Ce triptyque – usages, représentations et perspectives – constitue les axes retenus pour aborder la violence au Moyen Âge non comme une réalité univoque mais comme un objet historiquement et scientifiquement construit. L’attention portée aux usages de la violence permet d’en analyser les pratiques, les acteurs, les motivations et les cadres spatio-temporels. Cette approche ne saurait toutefois être dissociée de l’étude des représentations, qui donnent à voir, à dire et à penser la violence dans les sources littéraires, artistiques ou archéologiques, et contribuent à en définir les contours. Enfin, ces journées entendent examiner les méthodes et outils d’analyse mobilisés par les médiévistes contemporains, dans un contexte où les productions culturelles investissent encore l’imaginaire du « Moyen Âge violent ».

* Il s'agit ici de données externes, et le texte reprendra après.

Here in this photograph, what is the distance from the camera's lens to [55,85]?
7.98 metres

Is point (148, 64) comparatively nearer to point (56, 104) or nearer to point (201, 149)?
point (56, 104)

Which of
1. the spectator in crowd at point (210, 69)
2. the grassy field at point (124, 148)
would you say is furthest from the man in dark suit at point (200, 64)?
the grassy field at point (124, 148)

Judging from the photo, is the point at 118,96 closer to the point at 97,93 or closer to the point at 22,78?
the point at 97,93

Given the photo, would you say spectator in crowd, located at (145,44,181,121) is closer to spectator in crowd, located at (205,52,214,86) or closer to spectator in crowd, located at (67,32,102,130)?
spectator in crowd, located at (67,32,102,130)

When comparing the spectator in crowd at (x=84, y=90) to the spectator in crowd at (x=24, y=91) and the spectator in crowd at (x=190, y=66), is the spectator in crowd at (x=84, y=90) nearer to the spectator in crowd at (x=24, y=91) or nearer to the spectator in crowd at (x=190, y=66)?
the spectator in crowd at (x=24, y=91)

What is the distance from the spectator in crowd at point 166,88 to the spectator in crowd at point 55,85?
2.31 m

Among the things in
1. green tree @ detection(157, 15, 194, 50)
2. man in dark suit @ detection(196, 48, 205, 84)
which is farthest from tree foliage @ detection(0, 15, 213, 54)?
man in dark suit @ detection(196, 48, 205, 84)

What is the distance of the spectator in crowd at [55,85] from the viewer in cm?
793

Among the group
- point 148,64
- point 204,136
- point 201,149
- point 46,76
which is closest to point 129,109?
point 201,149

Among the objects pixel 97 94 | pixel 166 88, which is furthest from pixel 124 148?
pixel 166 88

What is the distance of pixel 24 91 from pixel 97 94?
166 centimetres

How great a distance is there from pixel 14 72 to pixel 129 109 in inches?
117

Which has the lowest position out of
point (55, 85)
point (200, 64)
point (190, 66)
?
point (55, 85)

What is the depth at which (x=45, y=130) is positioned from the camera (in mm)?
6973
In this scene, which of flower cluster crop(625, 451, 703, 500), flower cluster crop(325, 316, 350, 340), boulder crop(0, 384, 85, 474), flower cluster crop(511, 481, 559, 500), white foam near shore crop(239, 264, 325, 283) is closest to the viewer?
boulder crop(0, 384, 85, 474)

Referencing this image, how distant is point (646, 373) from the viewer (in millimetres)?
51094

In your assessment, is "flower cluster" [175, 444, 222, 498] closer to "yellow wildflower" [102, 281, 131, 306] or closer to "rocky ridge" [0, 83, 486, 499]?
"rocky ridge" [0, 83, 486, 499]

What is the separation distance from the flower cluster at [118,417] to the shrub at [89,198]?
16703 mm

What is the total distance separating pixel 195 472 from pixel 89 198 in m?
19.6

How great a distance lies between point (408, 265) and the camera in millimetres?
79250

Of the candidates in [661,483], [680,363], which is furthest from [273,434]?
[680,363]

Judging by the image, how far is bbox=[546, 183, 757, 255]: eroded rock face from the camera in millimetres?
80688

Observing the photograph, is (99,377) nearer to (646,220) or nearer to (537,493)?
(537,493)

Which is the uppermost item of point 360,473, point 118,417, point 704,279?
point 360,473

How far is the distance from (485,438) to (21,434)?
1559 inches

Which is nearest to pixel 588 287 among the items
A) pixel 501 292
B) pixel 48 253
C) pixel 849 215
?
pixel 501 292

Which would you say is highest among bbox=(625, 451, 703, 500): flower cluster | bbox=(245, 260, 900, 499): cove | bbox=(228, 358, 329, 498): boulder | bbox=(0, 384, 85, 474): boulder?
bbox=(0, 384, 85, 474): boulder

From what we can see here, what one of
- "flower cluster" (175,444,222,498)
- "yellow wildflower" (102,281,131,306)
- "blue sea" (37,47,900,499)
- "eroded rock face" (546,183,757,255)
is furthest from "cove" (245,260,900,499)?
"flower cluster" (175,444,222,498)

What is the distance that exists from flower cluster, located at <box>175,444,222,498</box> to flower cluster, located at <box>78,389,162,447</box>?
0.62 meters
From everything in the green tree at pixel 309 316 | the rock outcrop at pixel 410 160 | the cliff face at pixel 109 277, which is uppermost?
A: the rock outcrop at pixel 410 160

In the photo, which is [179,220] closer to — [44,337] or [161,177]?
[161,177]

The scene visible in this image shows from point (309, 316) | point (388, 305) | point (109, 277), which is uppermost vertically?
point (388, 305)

Aussi ne s’agira-t-il pas de réactiver le paradigme de l’« anarchie féodale » ou du « siècle de fer » mais d’interroger à nouveaux frais la violence comme catégorie d’analyse historique. En croisant les approches disciplinaires et les contextes régionaux, on essaiera de mettre en lumière les logiques sociales, politiques et culturelles qui encadrent, régulent ou légitiment la violence au Moyen Âge, et de contribuer ainsi aux renouvellements actuels de l’historiographie médiévale.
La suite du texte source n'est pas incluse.